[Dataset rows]
· · · · · · ·

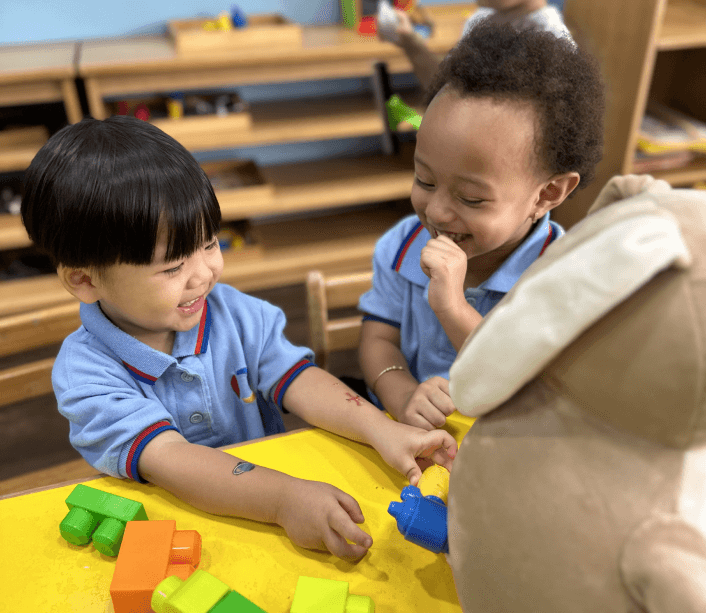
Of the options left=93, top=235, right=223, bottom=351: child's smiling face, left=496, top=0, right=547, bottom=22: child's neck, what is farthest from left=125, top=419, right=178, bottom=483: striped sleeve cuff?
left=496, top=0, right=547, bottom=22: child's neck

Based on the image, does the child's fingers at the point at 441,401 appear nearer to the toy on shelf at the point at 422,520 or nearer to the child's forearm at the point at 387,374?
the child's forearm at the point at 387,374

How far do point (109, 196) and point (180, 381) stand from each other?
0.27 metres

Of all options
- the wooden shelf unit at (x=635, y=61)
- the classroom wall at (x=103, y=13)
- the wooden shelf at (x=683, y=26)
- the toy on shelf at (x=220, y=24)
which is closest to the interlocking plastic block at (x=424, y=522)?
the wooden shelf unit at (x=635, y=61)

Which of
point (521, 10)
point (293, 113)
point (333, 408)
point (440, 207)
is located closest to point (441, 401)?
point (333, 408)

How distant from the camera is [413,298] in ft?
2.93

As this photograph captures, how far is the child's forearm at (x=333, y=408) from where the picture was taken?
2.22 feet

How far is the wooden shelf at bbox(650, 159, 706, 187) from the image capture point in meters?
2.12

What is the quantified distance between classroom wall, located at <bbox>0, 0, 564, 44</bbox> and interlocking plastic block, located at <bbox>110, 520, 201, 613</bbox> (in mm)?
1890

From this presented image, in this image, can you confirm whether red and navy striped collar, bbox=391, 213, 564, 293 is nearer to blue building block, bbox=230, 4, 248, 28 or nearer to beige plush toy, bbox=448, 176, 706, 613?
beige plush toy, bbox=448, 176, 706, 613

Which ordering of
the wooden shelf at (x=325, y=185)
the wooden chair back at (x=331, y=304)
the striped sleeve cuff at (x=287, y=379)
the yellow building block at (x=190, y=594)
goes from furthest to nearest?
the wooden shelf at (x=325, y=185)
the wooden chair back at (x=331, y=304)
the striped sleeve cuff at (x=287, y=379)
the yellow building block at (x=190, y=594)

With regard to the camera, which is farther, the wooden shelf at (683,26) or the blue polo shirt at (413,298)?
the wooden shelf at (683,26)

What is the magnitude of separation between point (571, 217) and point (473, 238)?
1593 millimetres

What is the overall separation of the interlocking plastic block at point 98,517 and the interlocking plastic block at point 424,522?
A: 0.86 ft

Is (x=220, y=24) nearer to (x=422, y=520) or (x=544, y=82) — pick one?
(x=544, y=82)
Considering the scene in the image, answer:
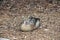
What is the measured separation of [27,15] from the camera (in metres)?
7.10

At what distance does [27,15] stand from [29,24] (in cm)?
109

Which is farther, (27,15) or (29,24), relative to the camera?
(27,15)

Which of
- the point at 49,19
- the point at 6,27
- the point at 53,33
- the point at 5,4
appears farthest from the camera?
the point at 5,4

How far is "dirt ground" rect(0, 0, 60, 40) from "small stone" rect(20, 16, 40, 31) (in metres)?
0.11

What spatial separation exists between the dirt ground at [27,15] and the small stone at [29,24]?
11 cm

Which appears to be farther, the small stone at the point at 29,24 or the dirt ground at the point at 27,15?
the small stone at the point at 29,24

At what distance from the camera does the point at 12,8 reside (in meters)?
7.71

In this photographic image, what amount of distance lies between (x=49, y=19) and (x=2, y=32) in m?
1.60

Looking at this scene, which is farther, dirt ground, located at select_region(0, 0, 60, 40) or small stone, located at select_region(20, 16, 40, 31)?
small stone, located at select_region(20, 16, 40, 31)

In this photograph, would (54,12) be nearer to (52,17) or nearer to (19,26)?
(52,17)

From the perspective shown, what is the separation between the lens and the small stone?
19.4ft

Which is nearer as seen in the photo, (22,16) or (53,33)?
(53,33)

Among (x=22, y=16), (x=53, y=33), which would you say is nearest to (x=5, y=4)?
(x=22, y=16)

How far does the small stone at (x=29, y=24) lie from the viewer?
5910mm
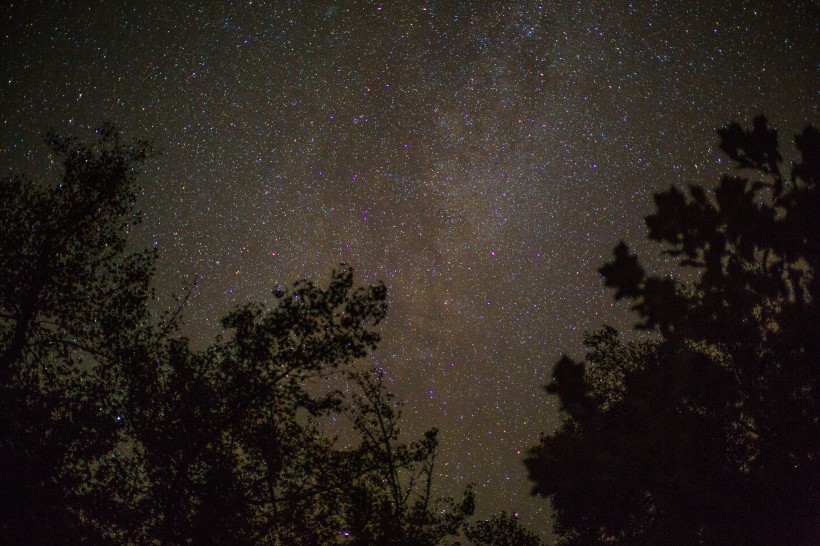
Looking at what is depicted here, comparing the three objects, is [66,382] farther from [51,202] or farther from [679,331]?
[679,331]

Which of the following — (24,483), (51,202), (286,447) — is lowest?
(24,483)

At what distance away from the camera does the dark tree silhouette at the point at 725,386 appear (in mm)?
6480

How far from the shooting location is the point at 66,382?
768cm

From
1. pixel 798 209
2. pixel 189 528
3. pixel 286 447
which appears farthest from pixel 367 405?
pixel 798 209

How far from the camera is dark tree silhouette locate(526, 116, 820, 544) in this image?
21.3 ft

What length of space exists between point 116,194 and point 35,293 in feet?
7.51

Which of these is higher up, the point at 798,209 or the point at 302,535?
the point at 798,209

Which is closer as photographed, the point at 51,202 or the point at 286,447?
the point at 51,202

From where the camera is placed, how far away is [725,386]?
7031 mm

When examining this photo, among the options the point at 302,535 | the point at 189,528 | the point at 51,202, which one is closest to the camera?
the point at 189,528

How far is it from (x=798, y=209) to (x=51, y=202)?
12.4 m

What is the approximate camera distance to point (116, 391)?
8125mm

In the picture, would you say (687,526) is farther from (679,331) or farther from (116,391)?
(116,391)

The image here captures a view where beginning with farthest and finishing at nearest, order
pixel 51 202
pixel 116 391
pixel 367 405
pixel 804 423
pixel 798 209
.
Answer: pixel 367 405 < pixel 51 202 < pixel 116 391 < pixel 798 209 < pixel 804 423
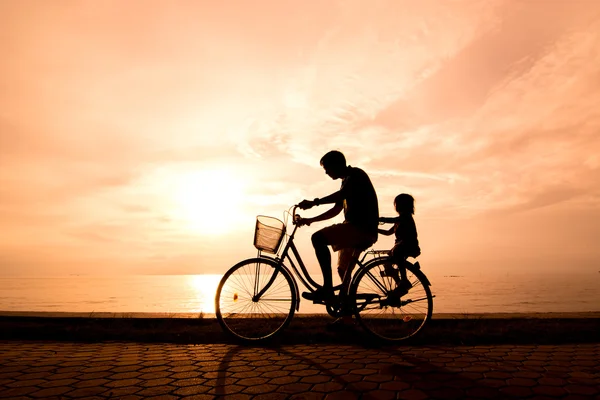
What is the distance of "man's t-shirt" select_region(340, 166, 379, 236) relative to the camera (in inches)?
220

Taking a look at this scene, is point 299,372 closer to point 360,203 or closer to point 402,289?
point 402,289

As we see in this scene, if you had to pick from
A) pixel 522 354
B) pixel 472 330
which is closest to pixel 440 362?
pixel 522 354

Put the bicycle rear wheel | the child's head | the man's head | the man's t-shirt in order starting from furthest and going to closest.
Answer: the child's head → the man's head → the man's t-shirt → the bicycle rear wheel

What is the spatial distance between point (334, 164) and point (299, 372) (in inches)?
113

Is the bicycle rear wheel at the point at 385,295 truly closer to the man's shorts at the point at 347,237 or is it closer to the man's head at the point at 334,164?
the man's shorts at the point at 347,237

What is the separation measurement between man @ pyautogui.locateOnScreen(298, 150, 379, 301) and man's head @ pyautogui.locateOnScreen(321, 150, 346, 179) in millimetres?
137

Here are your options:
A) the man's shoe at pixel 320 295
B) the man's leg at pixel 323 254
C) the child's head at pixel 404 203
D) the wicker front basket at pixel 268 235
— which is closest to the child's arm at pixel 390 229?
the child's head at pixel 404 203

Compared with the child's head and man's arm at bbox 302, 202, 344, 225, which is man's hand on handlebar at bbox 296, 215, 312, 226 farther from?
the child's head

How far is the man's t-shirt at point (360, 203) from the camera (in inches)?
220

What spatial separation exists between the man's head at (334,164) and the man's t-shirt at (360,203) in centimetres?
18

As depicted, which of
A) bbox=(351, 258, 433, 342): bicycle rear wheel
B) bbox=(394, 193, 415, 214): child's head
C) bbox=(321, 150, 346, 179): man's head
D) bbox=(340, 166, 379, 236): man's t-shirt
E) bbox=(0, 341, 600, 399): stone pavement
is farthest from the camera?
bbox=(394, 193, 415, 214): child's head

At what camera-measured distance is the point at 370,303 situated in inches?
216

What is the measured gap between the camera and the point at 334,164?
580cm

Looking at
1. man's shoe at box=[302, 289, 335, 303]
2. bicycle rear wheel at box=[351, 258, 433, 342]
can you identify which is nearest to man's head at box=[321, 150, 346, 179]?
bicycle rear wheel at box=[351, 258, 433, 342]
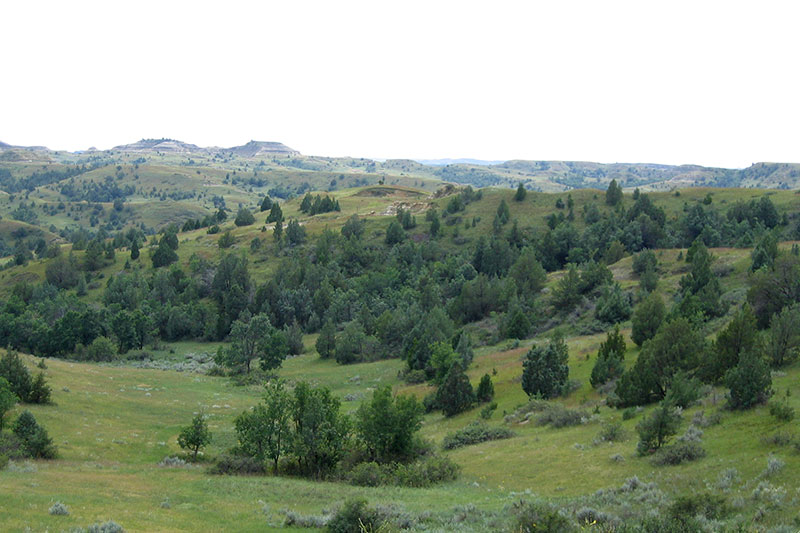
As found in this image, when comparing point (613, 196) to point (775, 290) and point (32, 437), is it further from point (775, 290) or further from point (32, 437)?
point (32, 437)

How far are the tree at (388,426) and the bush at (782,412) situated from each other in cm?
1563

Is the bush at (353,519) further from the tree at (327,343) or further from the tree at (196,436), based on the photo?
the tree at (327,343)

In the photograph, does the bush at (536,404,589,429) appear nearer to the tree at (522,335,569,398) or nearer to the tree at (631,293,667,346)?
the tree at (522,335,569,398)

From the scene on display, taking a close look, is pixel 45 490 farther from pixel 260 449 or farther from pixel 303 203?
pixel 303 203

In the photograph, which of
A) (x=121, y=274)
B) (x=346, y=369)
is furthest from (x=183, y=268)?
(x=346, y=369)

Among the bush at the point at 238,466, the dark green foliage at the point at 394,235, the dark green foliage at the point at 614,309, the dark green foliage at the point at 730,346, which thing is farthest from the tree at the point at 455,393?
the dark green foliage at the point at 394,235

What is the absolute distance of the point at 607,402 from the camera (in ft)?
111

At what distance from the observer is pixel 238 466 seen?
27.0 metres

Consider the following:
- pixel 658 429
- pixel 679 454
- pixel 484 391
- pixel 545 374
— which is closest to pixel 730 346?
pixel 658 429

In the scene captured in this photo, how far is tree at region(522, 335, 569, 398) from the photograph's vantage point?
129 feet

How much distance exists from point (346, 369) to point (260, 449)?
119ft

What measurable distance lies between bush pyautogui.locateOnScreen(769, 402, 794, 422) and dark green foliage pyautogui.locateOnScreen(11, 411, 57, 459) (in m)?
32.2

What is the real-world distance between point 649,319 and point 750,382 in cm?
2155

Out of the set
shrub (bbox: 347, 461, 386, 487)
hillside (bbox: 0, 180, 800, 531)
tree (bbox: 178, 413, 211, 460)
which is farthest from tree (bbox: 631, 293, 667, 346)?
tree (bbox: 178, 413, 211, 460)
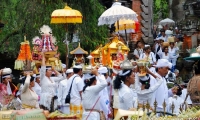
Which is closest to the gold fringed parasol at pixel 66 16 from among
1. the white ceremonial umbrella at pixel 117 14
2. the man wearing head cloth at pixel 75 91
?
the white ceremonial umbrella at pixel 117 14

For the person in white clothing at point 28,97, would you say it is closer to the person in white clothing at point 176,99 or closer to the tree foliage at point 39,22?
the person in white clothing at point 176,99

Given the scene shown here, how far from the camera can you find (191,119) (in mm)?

· · · · · · ·

Extract every line of the listing above that contains the string "picture", treating uppercase and lowercase as different.

ANSWER TO THIS TASK:
As this photograph captures, how far is the child's forearm at (x=333, y=408) from where the picture was taken?
In the picture, would you say (687,526) is farther from (679,331) or farther from (116,391)?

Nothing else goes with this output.